┌─ Brano di lettura

Lo scandalo dell’acqua (1): neoliberisti all’attacco
Due miliardi di persone non hanno accesso all’acqua. Milioni muoiono per malattie trasmesse dall’acqua. Mentre si moltiplicano i conflitti per l’«oro blu», governi neoliberisti e multinazionali alla ricerca di nuovi profitti si attrezzano per rendere l’acqua una merce con un prezzo e un mercato. Morale: avrà l’acqua chi potrà pagarla…
Nel mondo ci sono attualmente circa cinquanta conflitti (fortunatamente non necessariamente armati) tra stati, per cause legate all’accesso, all’utilizzo e alla proprietà di risorse idriche.
Ben di più che per il controllo delle fonti di petrolio. Del resto Mark Twain scriveva: «Il whisky è per bere, l’acqua per combattersi».
Ci deve essere una qualche forma di giustizia riparatrice, se è vero che alcuni tra i Paesi produttori di petrolio figurano però agli ultimi posti nella graduatoria mondiale per disponibilità di acqua potabile: in Kuwait 10 metri cubi l’anno pro capite, negli Emirati Arabi 58 metri cubi… contro la Guyana francese, in vetta all’hit parade dell’acqua, con 812.121 metri cubi pro capite l’anno.
Giuseppe Altamore, nell’introduzione al suo libro I predoni dell’acqua, scrive: «Oro blu, un’espressione suggestiva, forse esagerata. Ma dopo aver letto questo libro, probabilmente non riuscirete a trovare una definizione migliore per un affare da 400 miliardi di dollari».
Solo per l’Italia, il Comitato per la vigilanza sull’uso delle risorse idriche, nella Relazione annuale al Parlamento sullo stato dei servizi idrici, ha valutato che l’ammontare del giro di affari nel settore del ciclo dell’acqua (acquedotti, fognature e depurazione) sfiora i 4 miliardi di euro. Notevole anche l’occupazione del comparto: 63.374 addetti.
Che l’acqua sia davvero «l’oro blu», lo hanno ben intuito alcune grandi multinazionali, che si sono prontamente buttate sul mercato dell’acqua potabile.
Nel 1980 solo 12 milioni di persone nel mondo erano rifoite da imprese private; nel 2000 si era già arrivati a 300 milioni, e si prevede che entro il 2015 tale cifra crescerà fino a quota 1 miliardo e 600 milioni.
Il mercato mondiale dell’acqua è dominato da due grandi multinazionali francesi, la «Vivendi» (che ha inglobato la General des Eaux) e la «Suez» (che ha inglobato la Lyonaise des Eaux), che da sole detengono il 40 per cento del mercato planetario dell’acqua.
Un altro ambito è particolarmente attento a fiutare dove si nascondano i possibili «affari»: è quello della criminalità organizzata.
IN SICILIA,
L’ACQUA È… «COSA NOSTRA»

└─
┌─ Righe di dati

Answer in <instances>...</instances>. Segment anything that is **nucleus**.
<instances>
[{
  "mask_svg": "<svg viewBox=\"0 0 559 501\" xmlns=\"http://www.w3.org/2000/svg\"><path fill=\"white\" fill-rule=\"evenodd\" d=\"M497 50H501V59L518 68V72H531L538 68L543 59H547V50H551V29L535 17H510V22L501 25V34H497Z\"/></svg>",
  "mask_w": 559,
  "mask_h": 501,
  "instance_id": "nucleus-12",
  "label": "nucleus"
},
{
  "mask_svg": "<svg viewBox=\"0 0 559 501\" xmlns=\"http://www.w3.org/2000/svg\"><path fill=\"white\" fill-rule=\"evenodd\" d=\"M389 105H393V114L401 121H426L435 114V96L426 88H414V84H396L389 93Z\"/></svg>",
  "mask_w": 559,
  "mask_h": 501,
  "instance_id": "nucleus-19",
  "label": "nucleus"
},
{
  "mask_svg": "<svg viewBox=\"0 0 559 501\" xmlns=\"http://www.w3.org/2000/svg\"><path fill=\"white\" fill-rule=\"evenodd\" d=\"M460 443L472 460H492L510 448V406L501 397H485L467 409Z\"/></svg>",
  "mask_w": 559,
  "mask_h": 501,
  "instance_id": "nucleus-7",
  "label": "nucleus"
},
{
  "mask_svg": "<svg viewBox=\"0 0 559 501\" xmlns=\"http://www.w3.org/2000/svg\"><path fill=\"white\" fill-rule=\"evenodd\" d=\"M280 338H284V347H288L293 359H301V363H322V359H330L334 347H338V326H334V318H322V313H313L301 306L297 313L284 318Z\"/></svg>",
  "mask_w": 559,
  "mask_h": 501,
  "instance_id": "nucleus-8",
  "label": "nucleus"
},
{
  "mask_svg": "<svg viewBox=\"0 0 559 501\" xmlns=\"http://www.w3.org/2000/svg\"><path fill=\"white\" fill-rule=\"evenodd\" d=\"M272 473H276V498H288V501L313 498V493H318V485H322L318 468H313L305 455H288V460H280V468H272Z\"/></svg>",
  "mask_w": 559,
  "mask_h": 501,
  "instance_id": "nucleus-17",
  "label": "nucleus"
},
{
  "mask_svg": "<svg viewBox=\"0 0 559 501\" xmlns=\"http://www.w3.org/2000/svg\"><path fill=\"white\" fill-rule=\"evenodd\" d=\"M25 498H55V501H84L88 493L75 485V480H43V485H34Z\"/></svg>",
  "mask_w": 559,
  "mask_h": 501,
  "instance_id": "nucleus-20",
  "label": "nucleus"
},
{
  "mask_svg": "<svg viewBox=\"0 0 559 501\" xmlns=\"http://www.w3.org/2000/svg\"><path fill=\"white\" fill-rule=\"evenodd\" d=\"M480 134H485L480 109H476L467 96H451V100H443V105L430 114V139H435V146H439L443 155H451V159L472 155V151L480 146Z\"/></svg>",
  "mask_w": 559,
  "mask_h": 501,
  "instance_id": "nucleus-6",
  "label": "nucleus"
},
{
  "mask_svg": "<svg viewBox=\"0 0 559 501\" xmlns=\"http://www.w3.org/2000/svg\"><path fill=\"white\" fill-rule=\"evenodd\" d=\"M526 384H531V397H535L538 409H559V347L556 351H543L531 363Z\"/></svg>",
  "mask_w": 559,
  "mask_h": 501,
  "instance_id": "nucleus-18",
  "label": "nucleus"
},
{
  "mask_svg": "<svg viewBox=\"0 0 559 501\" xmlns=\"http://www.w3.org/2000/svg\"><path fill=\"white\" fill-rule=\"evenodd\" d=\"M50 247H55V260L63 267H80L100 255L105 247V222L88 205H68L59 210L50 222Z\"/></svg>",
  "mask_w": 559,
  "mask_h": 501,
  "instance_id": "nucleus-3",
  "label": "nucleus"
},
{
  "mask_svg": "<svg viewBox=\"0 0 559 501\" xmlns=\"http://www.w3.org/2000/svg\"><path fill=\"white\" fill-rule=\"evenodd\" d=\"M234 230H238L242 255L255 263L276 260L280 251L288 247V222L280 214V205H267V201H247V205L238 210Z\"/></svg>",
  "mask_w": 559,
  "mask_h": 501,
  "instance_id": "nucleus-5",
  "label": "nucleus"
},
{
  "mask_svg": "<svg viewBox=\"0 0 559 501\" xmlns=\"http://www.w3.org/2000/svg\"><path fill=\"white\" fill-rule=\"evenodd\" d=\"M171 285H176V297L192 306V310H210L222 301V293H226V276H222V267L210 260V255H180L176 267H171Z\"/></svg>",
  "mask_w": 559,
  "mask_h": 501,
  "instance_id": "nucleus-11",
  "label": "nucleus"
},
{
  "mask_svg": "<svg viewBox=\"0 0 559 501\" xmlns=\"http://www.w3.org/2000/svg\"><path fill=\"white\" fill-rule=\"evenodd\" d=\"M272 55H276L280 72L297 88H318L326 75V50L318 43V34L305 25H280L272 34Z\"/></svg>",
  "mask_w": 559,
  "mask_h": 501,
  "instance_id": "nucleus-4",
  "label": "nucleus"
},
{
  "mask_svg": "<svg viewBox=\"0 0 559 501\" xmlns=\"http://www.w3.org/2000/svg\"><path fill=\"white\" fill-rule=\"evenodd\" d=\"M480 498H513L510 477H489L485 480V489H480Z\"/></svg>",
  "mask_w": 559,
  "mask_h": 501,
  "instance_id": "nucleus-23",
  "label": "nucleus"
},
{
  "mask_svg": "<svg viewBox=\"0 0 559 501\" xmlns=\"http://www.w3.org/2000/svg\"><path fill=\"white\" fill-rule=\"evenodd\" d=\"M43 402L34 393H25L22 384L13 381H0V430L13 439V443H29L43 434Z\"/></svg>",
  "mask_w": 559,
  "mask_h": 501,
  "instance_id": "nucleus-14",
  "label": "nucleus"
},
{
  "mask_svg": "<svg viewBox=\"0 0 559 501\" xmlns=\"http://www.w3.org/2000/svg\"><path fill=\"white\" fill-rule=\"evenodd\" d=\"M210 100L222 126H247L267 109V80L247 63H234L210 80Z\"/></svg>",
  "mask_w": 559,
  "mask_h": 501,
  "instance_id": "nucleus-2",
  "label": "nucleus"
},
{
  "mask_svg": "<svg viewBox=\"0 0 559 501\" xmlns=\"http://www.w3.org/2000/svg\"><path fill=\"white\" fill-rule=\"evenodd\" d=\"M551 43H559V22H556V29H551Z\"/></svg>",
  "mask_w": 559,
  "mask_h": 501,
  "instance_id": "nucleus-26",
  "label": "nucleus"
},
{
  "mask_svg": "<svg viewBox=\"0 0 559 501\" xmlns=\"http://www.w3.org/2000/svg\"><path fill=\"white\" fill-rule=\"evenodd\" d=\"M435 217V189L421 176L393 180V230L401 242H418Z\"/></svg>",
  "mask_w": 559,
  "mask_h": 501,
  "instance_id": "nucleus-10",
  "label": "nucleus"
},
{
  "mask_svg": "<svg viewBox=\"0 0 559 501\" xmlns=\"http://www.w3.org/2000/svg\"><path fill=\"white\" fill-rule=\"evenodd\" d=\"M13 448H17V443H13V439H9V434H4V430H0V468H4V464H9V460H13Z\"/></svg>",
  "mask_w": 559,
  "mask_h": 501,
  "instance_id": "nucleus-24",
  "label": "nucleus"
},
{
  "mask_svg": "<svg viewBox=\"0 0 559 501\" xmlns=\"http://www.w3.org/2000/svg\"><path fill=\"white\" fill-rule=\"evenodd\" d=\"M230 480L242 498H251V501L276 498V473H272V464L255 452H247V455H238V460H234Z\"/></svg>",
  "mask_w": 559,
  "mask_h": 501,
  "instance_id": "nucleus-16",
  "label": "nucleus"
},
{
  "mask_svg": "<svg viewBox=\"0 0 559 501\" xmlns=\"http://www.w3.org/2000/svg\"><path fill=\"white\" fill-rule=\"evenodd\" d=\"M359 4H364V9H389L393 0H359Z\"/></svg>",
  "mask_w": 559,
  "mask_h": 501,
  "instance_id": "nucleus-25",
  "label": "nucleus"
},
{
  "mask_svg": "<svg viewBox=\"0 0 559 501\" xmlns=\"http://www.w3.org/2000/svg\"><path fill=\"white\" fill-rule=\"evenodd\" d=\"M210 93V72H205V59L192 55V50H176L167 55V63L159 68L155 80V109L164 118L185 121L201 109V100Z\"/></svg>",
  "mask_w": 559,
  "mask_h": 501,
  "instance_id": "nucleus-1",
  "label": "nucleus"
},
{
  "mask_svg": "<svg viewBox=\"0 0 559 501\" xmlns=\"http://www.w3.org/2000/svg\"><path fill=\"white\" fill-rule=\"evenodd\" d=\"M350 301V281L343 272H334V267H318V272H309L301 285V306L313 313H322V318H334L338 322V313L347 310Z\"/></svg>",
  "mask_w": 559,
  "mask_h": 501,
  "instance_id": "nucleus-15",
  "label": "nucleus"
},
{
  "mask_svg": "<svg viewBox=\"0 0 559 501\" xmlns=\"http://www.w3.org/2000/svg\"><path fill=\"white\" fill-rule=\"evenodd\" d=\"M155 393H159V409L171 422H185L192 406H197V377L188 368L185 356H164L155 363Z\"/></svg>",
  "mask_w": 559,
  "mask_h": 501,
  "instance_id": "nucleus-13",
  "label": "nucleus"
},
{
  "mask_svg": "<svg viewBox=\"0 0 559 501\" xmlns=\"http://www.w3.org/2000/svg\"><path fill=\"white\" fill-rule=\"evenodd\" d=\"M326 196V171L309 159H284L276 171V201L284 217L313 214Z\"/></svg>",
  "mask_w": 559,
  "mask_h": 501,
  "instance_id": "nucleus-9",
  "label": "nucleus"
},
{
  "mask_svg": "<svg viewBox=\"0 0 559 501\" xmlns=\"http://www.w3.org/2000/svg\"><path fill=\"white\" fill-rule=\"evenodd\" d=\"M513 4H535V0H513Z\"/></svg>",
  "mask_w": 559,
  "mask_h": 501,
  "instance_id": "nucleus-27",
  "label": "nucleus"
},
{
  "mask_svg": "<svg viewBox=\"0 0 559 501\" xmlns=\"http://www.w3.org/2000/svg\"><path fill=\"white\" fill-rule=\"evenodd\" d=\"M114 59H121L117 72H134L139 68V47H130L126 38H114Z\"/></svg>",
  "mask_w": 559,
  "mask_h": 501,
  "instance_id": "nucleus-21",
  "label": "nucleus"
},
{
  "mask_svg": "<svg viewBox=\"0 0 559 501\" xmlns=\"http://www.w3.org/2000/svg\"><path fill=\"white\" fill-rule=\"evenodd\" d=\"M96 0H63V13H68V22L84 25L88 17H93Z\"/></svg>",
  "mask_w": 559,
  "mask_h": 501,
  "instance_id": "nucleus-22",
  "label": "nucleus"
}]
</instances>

└─

Come potrebbe proseguire l'articolo sullo scandalo dell'acqua dopo il titolo finale sulla Sicilia? Continualo tu dal punto in cui si ferma.

La prima vera guerra di mafia – secondo gli storici di Cosa nostra – inizia nel 1874, a Monreale, quando viene ucciso il guardiano dell’acqua Felice Marchesi. Il delitto si inserisce nel conflitto tra due organizzazioni mafiose rivali, i Giardinieri e gli Stoppaglieri, che è appunto la prima guerra di mafia documentata.
La mafia siciliana fa affari su tutto il ciclo dell’acqua, grandi lavori compresi. Se non esistessero interessi criminali dietro il controllo delle risorse idriche, difficilmente si capirebbero alcune incredibili contraddizioni della realtà siciliana. In Sicilia piovono normalmente 7 miliardi di metri cubi d’acqua l’anno. Il fabbisogno agricolo, civile e industriale è calcolato in 2 miliardi e 482 milioni di metri cubi. La Sicilia, insomma, potrebbe addirittura esportare acqua, invece alcune province (Agrigento, Caltanissetta ed Enna) soffrono di una sete endemica. Nonostante di acqua in Sicilia si occupino in molti, forse troppi: 3 enti regionali, 3 aziende municipalizzate, 2 società miste, 19 società private, 11 consorzi di bonifica, 284 gestioni comunali, 413 consorzi.
Risultato? Una rete idrica-colabrodo. Anche per lavori fatti male, e sui cui appalti la mafia ha sempre detto la sua. Così come nei lavori di costruzione delle dighe e gli invasi, molti mai iniziati, molti mai finiti. E così i proprietari dei pozzi (spesso controllati dalle famiglie mafiose) vendono l’acqua a caro prezzo.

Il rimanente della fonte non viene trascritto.